EXERCISE DETAILS — Copy out the lines below word for word, keeping every one of them.
---------- EXCERPTED DATA ----------
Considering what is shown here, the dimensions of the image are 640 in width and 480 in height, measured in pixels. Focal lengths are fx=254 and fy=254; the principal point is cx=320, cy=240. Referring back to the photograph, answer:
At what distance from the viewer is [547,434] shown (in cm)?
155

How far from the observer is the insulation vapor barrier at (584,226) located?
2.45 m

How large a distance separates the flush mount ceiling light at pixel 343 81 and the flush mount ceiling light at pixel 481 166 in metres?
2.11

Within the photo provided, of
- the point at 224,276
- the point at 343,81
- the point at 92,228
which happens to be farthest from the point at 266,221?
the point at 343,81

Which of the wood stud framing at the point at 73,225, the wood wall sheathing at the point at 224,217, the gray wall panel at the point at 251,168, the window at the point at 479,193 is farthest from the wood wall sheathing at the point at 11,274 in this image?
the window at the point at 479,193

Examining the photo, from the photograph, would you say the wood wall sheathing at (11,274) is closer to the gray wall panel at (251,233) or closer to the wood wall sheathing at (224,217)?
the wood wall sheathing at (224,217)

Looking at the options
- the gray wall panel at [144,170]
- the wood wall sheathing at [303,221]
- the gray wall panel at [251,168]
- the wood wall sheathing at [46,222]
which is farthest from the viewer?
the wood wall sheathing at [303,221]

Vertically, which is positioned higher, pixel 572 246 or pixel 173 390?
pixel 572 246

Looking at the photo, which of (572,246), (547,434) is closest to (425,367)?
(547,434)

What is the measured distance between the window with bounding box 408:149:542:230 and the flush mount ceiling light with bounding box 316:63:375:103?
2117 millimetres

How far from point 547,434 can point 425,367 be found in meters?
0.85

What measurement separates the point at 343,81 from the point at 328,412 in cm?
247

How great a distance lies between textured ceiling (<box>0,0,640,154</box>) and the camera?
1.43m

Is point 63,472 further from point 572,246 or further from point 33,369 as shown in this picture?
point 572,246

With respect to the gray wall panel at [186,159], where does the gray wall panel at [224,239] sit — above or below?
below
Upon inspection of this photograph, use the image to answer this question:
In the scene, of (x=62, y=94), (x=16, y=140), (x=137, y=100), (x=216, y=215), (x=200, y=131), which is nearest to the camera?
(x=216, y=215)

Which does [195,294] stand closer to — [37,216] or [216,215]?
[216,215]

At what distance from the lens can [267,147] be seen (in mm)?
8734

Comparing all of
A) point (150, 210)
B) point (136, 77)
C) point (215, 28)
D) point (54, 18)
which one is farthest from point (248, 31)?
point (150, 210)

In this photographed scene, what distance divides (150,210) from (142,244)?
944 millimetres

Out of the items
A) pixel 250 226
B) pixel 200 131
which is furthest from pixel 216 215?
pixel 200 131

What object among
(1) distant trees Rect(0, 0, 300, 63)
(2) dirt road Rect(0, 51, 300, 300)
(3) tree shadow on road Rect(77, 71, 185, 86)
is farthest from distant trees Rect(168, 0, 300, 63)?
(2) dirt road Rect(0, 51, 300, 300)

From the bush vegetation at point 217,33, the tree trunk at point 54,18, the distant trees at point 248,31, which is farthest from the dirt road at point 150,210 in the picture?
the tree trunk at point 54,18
----------
RESPONSE BELOW —
Considering what is shown here, the dimensions of the image are 640 in width and 480 in height, measured in pixels. Focal lengths are fx=254 and fy=254; the principal point is cx=320, cy=240. Referring back to the photograph, answer:
At what distance from the viewer is [547,434] shown (in cm)?
155

How far from the observer is the insulation vapor barrier at (584,226) located?
2.45 m

How large a distance separates the flush mount ceiling light at pixel 343 81 and the flush mount ceiling light at pixel 481 166 in metres?
2.11

Within the photo provided, of
- the point at 224,276
- the point at 343,81
- the point at 92,228
which happens to be farthest from the point at 266,221?
the point at 343,81

Which of the wood stud framing at the point at 73,225, the wood wall sheathing at the point at 224,217, the gray wall panel at the point at 251,168, the window at the point at 479,193 is farthest from the wood wall sheathing at the point at 11,274 in this image?
the window at the point at 479,193

Examining the photo, from the photograph, would you say the wood wall sheathing at (11,274) is closer to the gray wall panel at (251,233) or closer to the wood wall sheathing at (224,217)?
the wood wall sheathing at (224,217)

Looking at the options
- the gray wall panel at [144,170]
- the wood wall sheathing at [303,221]
- the gray wall panel at [251,168]
- the wood wall sheathing at [46,222]
which is farthest from the viewer?
the wood wall sheathing at [303,221]

Vertically, which is positioned higher, pixel 572 246 or pixel 173 390?
pixel 572 246

Looking at the photo, which of (572,246), (547,434) is closest to (425,367)?
(547,434)

What is the measured distance between the window with bounding box 408:149:542:230 and the flush mount ceiling light with bounding box 316:63:375:103?
2117 millimetres

How far from point 547,434 can point 425,367 be found in meters?
0.85

What measurement separates the point at 343,81 from the point at 328,412 in cm?
247

How great a distance lies between textured ceiling (<box>0,0,640,154</box>) and the camera?
1.43m

Is point 63,472 further from point 572,246 or further from point 33,369 as shown in this picture?
point 572,246

With respect to the gray wall panel at [186,159], where does the gray wall panel at [224,239] sit — above or below?
below
Upon inspection of this photograph, use the image to answer this question:
In the scene, of (x=62, y=94), (x=16, y=140), (x=137, y=100), (x=216, y=215), (x=200, y=131), which is nearest to the camera?
(x=216, y=215)

Which does [195,294] stand closer to — [37,216] or [216,215]?
[216,215]

At what distance from the lens can [267,147] be seen (in mm)?
8734

Comparing all of
A) point (150, 210)
B) point (136, 77)
C) point (215, 28)
D) point (54, 18)
which one is farthest from point (248, 31)?
point (150, 210)

In this photographed scene, what distance divides (150,210) from (142,244)?
944 millimetres

Out of the items
A) pixel 250 226
B) pixel 200 131
which is furthest from pixel 216 215?
pixel 200 131

What object among
(1) distant trees Rect(0, 0, 300, 63)
(2) dirt road Rect(0, 51, 300, 300)
(3) tree shadow on road Rect(77, 71, 185, 86)
is farthest from distant trees Rect(168, 0, 300, 63)?
(2) dirt road Rect(0, 51, 300, 300)

From the bush vegetation at point 217,33, the tree trunk at point 54,18, the distant trees at point 248,31, which is farthest from the dirt road at point 150,210 in the picture?
the tree trunk at point 54,18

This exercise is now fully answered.